=== Written instruction ===
Copy out every one of the entries below word for word, leaving out the pictures.

=== Stored data ===
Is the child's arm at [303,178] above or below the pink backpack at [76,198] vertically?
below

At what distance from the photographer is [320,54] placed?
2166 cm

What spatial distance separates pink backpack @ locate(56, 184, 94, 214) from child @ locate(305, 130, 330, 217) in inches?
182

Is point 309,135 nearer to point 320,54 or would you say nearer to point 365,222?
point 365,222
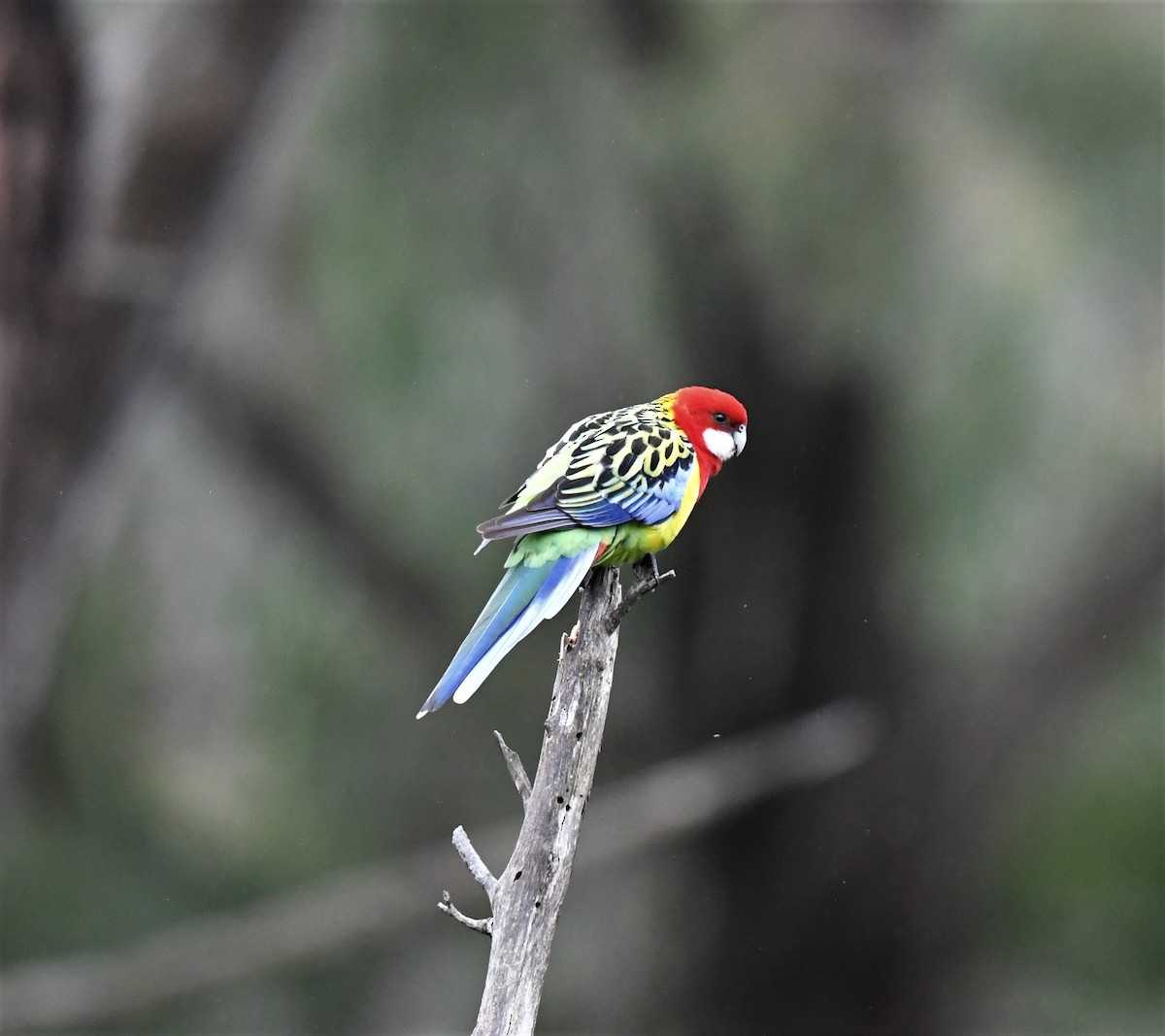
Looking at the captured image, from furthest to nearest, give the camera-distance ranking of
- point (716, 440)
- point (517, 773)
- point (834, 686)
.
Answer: point (834, 686), point (716, 440), point (517, 773)

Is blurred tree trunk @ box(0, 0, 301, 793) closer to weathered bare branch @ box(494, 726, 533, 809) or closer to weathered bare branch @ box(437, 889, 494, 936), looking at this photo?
weathered bare branch @ box(494, 726, 533, 809)

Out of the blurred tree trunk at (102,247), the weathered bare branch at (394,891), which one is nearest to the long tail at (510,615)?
the blurred tree trunk at (102,247)

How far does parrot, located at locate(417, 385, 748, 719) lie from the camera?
6.75 feet

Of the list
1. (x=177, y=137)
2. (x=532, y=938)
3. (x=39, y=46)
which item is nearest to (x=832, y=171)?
(x=177, y=137)

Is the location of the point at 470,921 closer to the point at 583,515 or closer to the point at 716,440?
the point at 583,515

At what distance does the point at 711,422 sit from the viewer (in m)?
2.57

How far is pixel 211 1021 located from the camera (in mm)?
6879

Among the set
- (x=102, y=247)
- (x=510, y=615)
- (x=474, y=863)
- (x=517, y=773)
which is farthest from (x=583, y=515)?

=== The solution ===
Is the child's arm at [303,178] above or below the pink backpack at [76,198] vertically?
below

At what distance from the photographer is [320,54] placed?
2166 cm

What spatial distance separates pink backpack @ locate(56, 184, 94, 214) from child @ locate(305, 130, 330, 217) in inches?
182

Is point 309,135 nearer to point 320,54 or would you say nearer to point 365,222?
point 365,222
Looking at the captured image, from furthest to nearest, give the camera-distance ranking of
- point (716, 440)
- point (517, 773)
- point (834, 686)
.
Answer: point (834, 686), point (716, 440), point (517, 773)

Is blurred tree trunk @ box(0, 0, 301, 793) closer to weathered bare branch @ box(494, 726, 533, 809) or closer to weathered bare branch @ box(437, 889, 494, 936), looking at this photo?
weathered bare branch @ box(494, 726, 533, 809)

Out of the blurred tree trunk at (102,247), the weathered bare branch at (394,891), which one is nearest to the long tail at (510,615)?
the blurred tree trunk at (102,247)

How far does parrot, located at locate(417, 385, 748, 719) lie from the camera?
6.75 feet

Of the list
1. (x=177, y=137)
2. (x=532, y=938)
3. (x=39, y=46)
which item is nearest to (x=832, y=171)?
(x=177, y=137)

Is the location of the point at 470,921 closer to the point at 583,515 or closer to the point at 716,440?
the point at 583,515

At what distance does the point at 711,422 sit from the viewer (in m)?
2.57

How far is pixel 211 1021 located from the camera (in mm)?
6879

Among the set
- (x=102, y=247)
- (x=510, y=615)
- (x=474, y=863)
- (x=517, y=773)
which is farthest from (x=583, y=515)?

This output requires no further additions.